Page 541 - Media Coverage Book - 75th Aldeburgh Festival 2024
P. 541
Scored for an orchestra suitable for the two Mozart works sharing the Knussen Chamber
Orchestra’s programme, the 15-minute piece nonetheless took a rather modest approach. It
followed the example of the Eise Eisinga Planetarium, the 18th-century orrery built into a
humble Netherlands sitting room ceiling. I found Weir’s work an excellent and
individual creation, recognisably English in its quasi-conservative musical lineage, but radiant
with a sense of wonder — driven along by textural and harmonic niceties ranging from
exhilarating ascending scales and colliding sound blocks to the unnerving sounds of two
thrusting double basses poking holes in a timpani tattoo.
Guided by the composer/conductor/pianist Ryan Wigglesworth, the orchestra’s mix of Royal
Academy of Music students and professionals was in particularly fine fettle here. Quality dipped
a bit in Mozart’s Jupiter Symphony and Piano Concerto No 24, where their enthusiastic attack
tended to smudge some of the clarity this music needs. The wind section, however, shone
regardless.
The concerto’s slightly po-faced soloist, Wigglesworth provided other diversions from the usual
course by prefacing his performance with his own festival commission, Glasmelodien. The
eight-minute piano piece musing on Mozart’s little adagio movement, K356, was written for that
eerie late-18th-century phenomenon, the glass harmonica. Sitting at the keys, Wigglesworth
conjured disconcerting harmonies from every octave his piano offered: an achievement luckily
avoided during his darkly coloured cadenza in the concerto’s first movement, though it did
extend Mozart’s stylistic range by at least 120 years.

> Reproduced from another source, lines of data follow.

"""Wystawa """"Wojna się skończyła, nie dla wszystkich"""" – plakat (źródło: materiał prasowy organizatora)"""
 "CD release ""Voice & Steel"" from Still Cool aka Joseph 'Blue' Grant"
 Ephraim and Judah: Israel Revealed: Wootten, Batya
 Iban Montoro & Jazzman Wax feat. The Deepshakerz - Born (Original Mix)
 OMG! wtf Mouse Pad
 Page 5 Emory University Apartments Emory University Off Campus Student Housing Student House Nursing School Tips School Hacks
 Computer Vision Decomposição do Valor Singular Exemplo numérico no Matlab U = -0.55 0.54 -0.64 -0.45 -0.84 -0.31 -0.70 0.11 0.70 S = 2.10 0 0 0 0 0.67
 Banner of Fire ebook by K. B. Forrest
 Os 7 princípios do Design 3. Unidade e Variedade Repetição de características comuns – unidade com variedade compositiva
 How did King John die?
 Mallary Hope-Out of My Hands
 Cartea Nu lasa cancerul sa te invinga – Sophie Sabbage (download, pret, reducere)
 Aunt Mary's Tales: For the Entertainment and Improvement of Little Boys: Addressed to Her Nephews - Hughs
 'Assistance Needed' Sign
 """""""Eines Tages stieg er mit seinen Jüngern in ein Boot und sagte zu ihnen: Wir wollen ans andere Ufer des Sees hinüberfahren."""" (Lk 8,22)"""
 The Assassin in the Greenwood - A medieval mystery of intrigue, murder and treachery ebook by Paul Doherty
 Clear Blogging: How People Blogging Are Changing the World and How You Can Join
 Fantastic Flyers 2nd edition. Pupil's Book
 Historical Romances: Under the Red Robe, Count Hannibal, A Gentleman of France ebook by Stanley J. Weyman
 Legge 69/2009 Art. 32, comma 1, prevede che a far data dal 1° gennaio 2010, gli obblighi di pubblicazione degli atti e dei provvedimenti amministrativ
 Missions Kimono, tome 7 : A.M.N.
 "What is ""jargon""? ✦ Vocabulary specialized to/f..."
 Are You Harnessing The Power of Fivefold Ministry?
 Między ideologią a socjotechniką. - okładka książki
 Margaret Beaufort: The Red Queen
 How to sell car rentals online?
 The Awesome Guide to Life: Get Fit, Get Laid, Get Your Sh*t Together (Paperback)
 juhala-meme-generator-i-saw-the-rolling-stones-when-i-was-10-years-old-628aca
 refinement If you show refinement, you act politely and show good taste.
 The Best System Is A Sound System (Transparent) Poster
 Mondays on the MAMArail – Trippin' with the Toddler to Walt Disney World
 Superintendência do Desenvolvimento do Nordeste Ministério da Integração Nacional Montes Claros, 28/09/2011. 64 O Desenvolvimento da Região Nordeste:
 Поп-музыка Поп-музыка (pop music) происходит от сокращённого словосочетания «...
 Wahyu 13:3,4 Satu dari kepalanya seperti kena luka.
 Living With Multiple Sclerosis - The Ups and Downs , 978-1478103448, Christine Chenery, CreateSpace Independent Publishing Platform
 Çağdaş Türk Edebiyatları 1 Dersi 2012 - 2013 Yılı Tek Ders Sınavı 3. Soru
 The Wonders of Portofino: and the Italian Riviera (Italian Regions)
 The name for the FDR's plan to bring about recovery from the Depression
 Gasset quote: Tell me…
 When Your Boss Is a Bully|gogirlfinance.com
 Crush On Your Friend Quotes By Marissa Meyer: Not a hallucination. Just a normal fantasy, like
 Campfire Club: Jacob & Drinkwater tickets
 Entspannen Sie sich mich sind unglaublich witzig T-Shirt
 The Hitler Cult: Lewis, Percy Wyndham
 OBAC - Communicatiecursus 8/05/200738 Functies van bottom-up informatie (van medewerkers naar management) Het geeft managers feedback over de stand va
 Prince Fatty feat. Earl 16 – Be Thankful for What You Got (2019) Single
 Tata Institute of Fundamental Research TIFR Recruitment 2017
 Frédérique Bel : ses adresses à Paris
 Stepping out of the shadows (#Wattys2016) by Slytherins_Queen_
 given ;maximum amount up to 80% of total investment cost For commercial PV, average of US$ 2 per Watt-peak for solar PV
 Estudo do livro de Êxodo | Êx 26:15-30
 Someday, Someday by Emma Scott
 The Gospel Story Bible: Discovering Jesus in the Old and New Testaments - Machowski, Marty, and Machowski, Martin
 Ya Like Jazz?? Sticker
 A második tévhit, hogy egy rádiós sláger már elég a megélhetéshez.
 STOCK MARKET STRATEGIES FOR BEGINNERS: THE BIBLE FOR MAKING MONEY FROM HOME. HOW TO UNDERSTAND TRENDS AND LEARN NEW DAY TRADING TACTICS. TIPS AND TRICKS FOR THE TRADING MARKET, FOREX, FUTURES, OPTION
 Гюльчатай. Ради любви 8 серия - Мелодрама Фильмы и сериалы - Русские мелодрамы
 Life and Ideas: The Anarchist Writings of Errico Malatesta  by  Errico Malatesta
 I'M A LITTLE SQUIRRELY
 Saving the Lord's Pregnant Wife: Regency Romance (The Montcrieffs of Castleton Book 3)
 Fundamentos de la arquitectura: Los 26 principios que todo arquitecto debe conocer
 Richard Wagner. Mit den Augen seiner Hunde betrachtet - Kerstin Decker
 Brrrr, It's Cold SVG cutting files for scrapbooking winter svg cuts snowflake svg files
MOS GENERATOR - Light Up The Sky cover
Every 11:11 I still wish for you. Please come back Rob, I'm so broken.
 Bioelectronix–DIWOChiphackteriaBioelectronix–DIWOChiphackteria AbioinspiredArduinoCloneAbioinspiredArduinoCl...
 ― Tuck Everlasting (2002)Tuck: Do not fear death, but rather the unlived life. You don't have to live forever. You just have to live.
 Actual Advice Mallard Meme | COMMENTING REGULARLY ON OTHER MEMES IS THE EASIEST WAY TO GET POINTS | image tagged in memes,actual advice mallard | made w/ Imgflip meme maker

Ensemble Diderot’s delightful afternoon concert at Snape Maltings shrank the musical forces to
just four: two violins, one cello and a harpsichord so prettily coloured that a knot of fans
gathered round in the interval to inspect it and admire. The leader Johannes Pramsohler’s
enthusiasm for his 18th-century French trio sonatas and whatnots was most infectious.
Highlights included the hurtling finale of the sample sonata by Jean-Marie Leclair and a
rollicking chaconne from Louis-Gabriel Guillemain — a wild card with an unhappy end: death
by 14 stab wounds, supposedly self-administered.